The walls of the abnormal vessels are thin, weak, and fragile, and easily bleed after minor trauma. Internal blood-pressure may make them blow up like a small balloon called an aneurysm.
Millions of fine capillaries in normal lungs act to filter out any blood clots that may arise in the body. In OWR abnormal connections can also occur between arteries and veins that allow blood to shunt from one to the other. In this way, blood clots normally filtered in the lungs may cross over into the arterial system. Blood-flow then sweeps them along to lodge elsewhere in the body, including the brain where they block an artery causing a stroke.
The chest X-ray in this image comes from a person with this condition.

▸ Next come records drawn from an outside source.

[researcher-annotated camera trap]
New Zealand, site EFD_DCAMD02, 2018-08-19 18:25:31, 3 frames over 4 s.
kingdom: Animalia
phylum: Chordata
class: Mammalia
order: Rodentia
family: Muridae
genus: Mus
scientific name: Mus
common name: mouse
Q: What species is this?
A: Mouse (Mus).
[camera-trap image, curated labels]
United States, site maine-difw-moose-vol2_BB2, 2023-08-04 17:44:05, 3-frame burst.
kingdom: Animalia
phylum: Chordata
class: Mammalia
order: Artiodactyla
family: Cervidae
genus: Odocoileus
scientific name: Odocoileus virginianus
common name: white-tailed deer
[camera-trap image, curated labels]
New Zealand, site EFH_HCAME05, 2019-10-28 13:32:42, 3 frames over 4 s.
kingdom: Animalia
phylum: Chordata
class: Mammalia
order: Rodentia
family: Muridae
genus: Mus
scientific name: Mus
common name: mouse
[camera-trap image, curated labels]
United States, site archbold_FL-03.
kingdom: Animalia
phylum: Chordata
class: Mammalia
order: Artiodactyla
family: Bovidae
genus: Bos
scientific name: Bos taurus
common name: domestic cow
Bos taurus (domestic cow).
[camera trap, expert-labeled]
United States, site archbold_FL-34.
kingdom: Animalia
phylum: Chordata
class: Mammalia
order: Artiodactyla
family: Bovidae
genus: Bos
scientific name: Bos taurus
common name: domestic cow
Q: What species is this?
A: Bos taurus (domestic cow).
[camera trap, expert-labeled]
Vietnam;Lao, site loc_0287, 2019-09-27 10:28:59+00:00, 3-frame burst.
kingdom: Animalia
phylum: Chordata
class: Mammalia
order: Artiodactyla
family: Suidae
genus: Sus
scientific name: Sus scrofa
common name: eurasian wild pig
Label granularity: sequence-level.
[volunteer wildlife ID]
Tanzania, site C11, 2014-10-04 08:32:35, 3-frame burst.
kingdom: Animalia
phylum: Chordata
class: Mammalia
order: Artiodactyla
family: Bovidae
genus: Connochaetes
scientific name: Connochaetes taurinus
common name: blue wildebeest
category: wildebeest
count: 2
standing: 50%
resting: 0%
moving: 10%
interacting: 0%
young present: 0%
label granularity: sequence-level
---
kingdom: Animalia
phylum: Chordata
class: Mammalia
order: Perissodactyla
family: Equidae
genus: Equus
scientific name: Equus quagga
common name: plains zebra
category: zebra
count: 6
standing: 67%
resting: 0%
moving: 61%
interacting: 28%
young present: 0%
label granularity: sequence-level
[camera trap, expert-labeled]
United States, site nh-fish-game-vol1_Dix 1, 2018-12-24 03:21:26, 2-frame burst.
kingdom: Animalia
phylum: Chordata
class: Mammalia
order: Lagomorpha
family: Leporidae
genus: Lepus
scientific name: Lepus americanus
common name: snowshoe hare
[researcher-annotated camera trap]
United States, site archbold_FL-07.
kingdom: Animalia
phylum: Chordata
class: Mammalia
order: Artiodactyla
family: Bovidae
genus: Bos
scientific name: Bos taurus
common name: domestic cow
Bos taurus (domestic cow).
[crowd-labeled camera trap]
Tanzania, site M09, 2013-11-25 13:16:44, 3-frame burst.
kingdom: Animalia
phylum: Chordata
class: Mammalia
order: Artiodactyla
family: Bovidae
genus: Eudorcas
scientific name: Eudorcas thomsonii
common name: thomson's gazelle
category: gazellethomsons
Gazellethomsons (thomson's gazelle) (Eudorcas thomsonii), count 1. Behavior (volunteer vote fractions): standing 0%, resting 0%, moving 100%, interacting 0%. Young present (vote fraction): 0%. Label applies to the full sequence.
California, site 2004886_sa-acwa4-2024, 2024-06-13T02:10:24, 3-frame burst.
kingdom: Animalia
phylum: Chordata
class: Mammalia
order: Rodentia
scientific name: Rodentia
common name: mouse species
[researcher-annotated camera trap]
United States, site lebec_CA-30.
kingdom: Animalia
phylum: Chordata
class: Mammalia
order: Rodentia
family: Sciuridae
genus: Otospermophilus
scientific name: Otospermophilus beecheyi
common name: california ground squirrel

I have retained quite a lot of the original X-ray in the picture and the complex blood vessels remain visible. People may carry the gene for the condition and never express it, and so it is impossible to know who carries this. I have therefore included several people in a crowd to represent the random nature of genetic conditions generally, and in the background complex pipework in a factory with valves and dials represent the arteries and veins of the body.